One piece of legislation, the so-called Infrastructure Bill, was recently passed by Congress and will soon be signed by President Biden.
The second piece of legislation, the so-called Build Back Better Bill, has not yet been passed by Congress, but the Biden administration continues to push to get the bill passed by the end of the year.

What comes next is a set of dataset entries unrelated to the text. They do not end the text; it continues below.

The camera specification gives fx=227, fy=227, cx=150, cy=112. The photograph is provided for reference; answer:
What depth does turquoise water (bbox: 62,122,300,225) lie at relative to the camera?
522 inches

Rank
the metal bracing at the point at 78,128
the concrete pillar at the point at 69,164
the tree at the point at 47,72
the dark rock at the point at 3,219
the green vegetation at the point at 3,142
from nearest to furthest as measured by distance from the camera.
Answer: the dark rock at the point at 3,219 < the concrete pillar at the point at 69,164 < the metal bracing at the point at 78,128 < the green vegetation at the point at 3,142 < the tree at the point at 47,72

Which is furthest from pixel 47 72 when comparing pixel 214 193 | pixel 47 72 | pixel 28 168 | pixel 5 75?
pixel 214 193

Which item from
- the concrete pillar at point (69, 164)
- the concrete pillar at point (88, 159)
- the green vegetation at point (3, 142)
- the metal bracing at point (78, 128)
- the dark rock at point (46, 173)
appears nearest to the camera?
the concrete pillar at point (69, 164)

The following is a summary of some of the more notable tax provisions in each bill, which are particularly relevant for U.S. expats:
Infrastructure Bill (passed):
- Starting on January 1, 2023, a “broker” will be required to report transactions involving “digital assets” for the calendar year to the IRS on Forms 1099B or another similar tax form. The legislation would treat digital assets as “specified securities,” meaning brokers would need to track and report such information as the identity of customers as well as the cost basis and gain/loss from the sale of digital assets
- Defines a broker broadly “any person who (for consideration) is responsible for regularly providing any service effectuating transfers of digital assets on behalf of another person.”

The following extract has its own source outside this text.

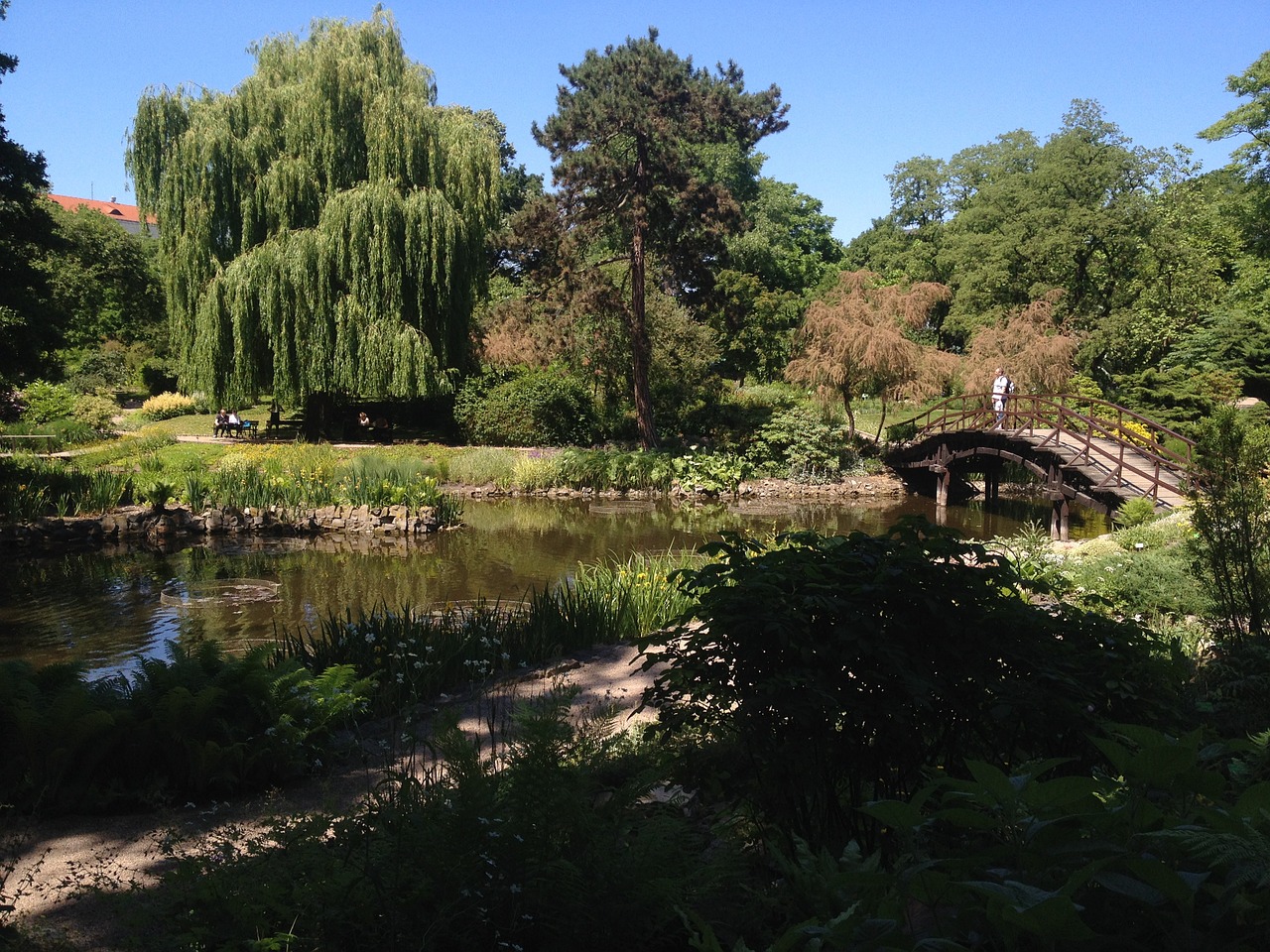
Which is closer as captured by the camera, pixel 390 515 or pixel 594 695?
pixel 594 695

- Modifies Internal Revenue Code Section 6050I to treat digital assets as cash. Under this section, a person that receives more than $10,000 of cash (including digital assets) in one or multiple transactions must file a Form 8300 return with the IRS.

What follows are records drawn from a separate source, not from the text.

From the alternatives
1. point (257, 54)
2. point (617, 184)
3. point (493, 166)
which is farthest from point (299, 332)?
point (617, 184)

Build Back Better Bill (pending):
- Increases the state and local tax deduction cap to $72,500 (from $10,000 under current law)
- Extends the expanded child tax credit rules to tax year 2022
- After 2022, the child tax credit becomes fully refundable for taxpayers who have a principal place of abode in the U.S. for more than one-half of the tax year or are a bona fide resident of Puerto Rico
- Expands the Net Investment Income Tax to cover net investment income derived in the ordinary course of a trade or business for taxpayers with greater than $400,000 (single filer) or $500,000 (joint filer) in taxable income
- Adds new IRC Section 1A, which imposes a tax equal to the sum of 5% of a taxpayer’s modified adjusted gross income that exceeds $10 million, plus 3% of a taxpayer’s modified adjusted gross income that exceeds $25 million
- Imposes a 15% minimum tax on corporations with adjusted financial income statement income in excess of $1 billion
- Reduces the IRC 250 deduction with respect to GILTI from 50% to 28.5% resulting in an effective GILTI rate of 15% for corporate taxpayers and individuals filing a Section 962 election
- Reduces the deduction for Qualified Business Asset Investment (QBAI) in determining GILTI to 5% (compared to 10% under current law)
- Limits the carryforward of excess foreign tax credit limitation to five succeeding years (compared with 10 years under current law) and no carryback (compared with 1 year under current law)
We will continue to monitor the Build Back Better Bill to see if and when the bill passes and whether its current iteration is significantly altered in its final form.